Fermant le site à sa partie supérieure, les trois ossuaires français (1337 corps), russe (122 corps) et tchécoslovaque (122), vastes caveaux carrés couverts de verdure, encadrés de murets et comportant chacun sur une stèle en pierre, une plaque commémorative en marbre. Au nord de ces derniers, un ossuaire allemand surmonté d’une croix en pierre noire, également végétalisé, vient clore le cimetière allemand où reposent 1843 combattants. Outre l’ossuaire dominé par une croix massive, il possède un monument régimentaire.
Ce cimetière multinational est créé officiellement en 1919, il a la particularité de regrouper le plus grand nombre de sépultures (320) tchécoslovaques du front ouest. En effet, les 21e et le 22e régiment de Chasseurs tchécoslovaques, constitués en janvier et mai 1918, quelques mois après la création d’une armée tchécoslovaque autonome, combattent autour de Vouziers, Chestres, Terron-sur-Aisne, Vandy et Voncq en octobre et novembre 1918. La nécropole nationale de Chestres, honore particulièrement leur mémoire.
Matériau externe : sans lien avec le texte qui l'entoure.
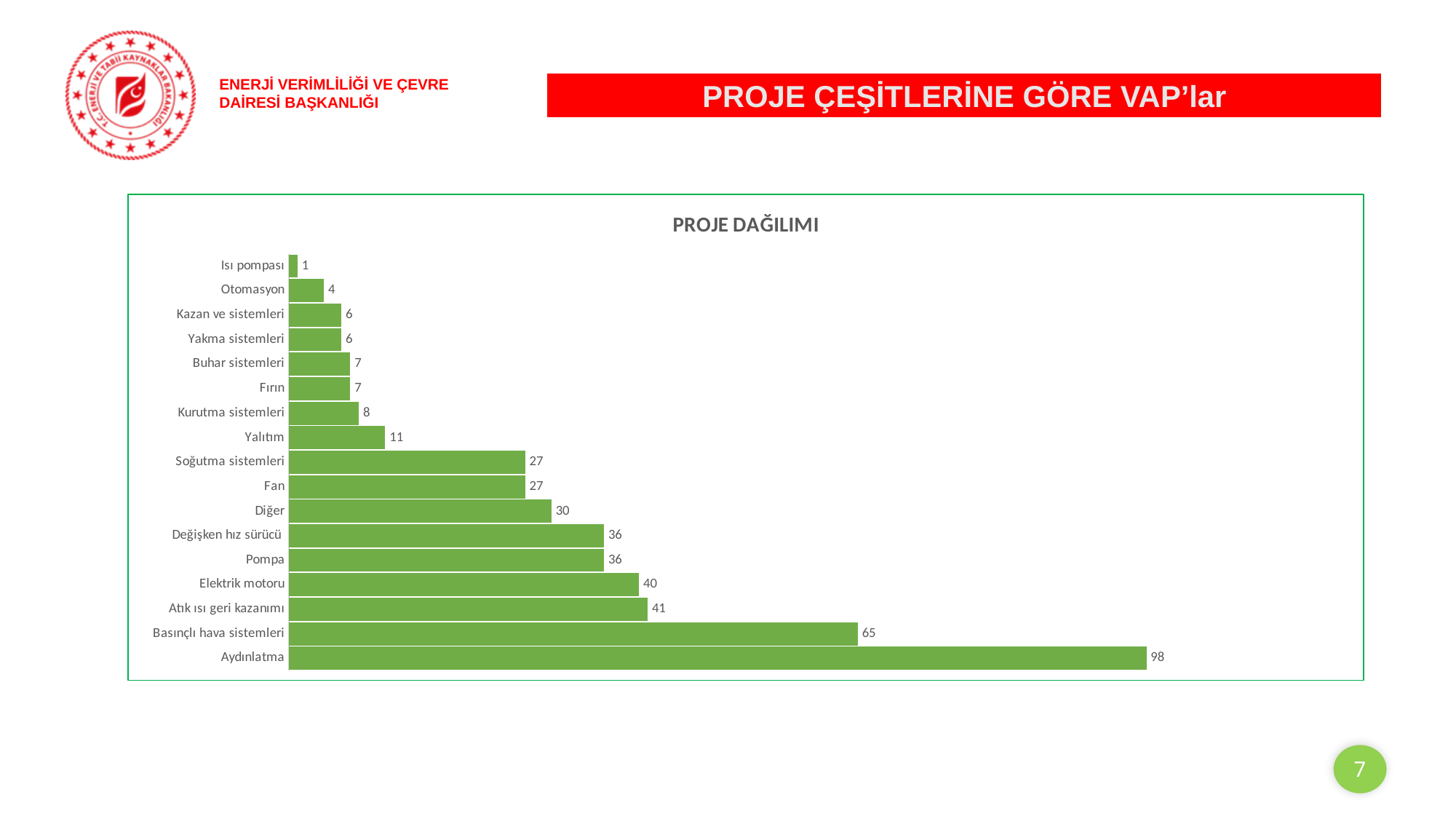
What is the value for Yalıtım? 11 Which category has the highest value? Aydınlatma What is the value for Basınçlı hava sistemleri? 65 What is the difference between the values for Aydınlatma and Basınçlı hava sistemleri? 33 What is the title of the chart? PROJE DAĞILIMI What is the difference between the values for Atık ısı geri kazanımı and Elektrik motoru? 1 What kind of chart is shown on the slide? Bar chart What is the value for Aydınlatma? 98 Which category has the lowest value? Isı pompası Which is larger, the value for Diğer or the value for Fan? Diğer What is the value for Kurutma sistemleri? 8 How many categories are shown in the chart? 17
Le gouvernement tchécoslovaque dans l’après-guerre demande leur regroupement et choisit d’ériger un monument en leur honneur, il porte cette inscription « NA PAMET LEGIONARU 21. A22. CS. PLUKU KTERI PADLINA POLI SLAVU V LETECH 1914 – 1918 BOIUIICE ZA SVO BODU PO BOKUSVUCH DRUHU VE SPOIENE CKUCH ARMADACH ». Ildéfinit un modèle de stèle spécifique, fait du même matériau que le mémorial élevé à leur mémoire, non loin du cimetière, dans une roche propre, tout en les intégrant à l’ensemble funéraire français. En cela, il se distingue de celui de Neuville –Saint-Vaast, fait de croix latines. Les autres sépultures étrangères se fondent dans la nécropole française, qui elle-même s’intègre parfaitement dans le cimetière allemand mitoyen, aucune clôture ne les séparant. L’ensemble bénéficie d’une excellente intégration paysagère.
Ce site funéraire franco-allemand est aussi un site de regroupement par excellence où l’on note une grande diversité de statuts : combattants français, tchèques, slovaques, prisonniers russes, civils. Les corps proviennent de plusieurs dizaines de cimetières provisoires. Les corps des 10 prisonniers civils, des déportés des Z.A.B. (Bataillon de travailleurs civils), décédés suite à de mauvais traitements et de maladie proviennent du camp allemand de Brieulles. Des commémorations y sont régulièrement organisées, elles sont presque toujours plurinationales. La ville entretient des relations étroites avec les républiques tchèque et slovaque, la Tchécoslovaquie ayant financé au lendemain de la guerre la reconstruction de ses écoles.